In the middle of one of those first nights, momentarily alone with Duncan in his deep, drugged state amid all the chugging, clicking, beeping machinery, Laura pulled down the sheet and cotton blanket that covered him and touched his chest lightly, rotating her fingertip in a tiny circle, gently centering over his heart, moving outward while avoiding the sticky heart monitor electrodes, tracing the cool surface of his body, skimming all five fingers of her hand across his rib cage and sternum the way he alw
ays loved, mapping the equator of his sensory level, delineating what she had been told by one of the nurses was the edge of his feeling and not feeling. She had secretly hoped he would wake at her touch, but he did not. The edge of feeling and not feeling—that was her own address these days.
Gordon was at the hospital nearly every day from the start. Usually, he took the Shoreline commuter train into New Haven with his bicycle, and then rode over to the hospital from Union Station. Somehow he was able to linger in Duncan’s vicinity on the Critical Care floor before and after visiting hours, and nobody objected to his quiet presence. He had offered to give blood, but a directed donation wasn’t necessary, the doctors told him, though a blood donation was always welcome. Gordon was disappointed. They had the same blood type, and he didn’t understand why his blood wouldn’t be better for Duncan than any other blood if his twin needed a transfusion. Fortunately, other than two units in the first hour when Duncan arrived at the hospital in the Lifestar helicopter, he had not suffered significant blood loss. His spleen had not ruptured. But wouldn’t giving Duncan some of Gordon’s blood be a good thing anyway?

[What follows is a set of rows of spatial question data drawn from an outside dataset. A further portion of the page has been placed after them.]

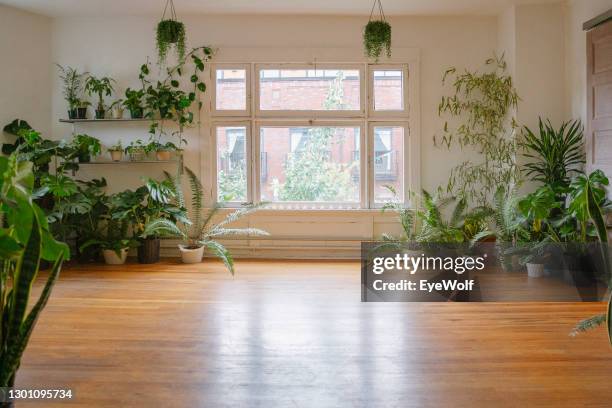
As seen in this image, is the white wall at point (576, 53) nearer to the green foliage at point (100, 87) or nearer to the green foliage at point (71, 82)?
the green foliage at point (100, 87)

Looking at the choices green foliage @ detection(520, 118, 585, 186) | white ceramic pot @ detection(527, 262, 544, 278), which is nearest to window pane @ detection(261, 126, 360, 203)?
green foliage @ detection(520, 118, 585, 186)

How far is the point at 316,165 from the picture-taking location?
6.47 meters

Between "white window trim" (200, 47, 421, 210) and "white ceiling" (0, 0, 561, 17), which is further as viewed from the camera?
"white window trim" (200, 47, 421, 210)

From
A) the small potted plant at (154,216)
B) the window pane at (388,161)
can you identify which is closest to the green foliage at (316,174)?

Apparently not.
On the fifth morning after the accident, when Laura had gone home very late, finally exhausted enough for a few hours of fitful sleep and a shower and change of clothes, she returned to Duncan’s curtained corner of the unit, just as the sun was rising, to find Gordon there, asleep on the single visitor’s chair allotted to the cubicle, which he had pulled up to the side of the bed, his woolly head on his arms beside Duncan’s inanimate legs. His snore rose above the beeping and clicking machines that sustained Duncan. It was a soothingly familiar sound to Laura’s ears. Finding him there, Laura felt something almost maternal as she gazed at the Wheeler twins, the pair of them, sleeping contiguously as they had all through their childhood.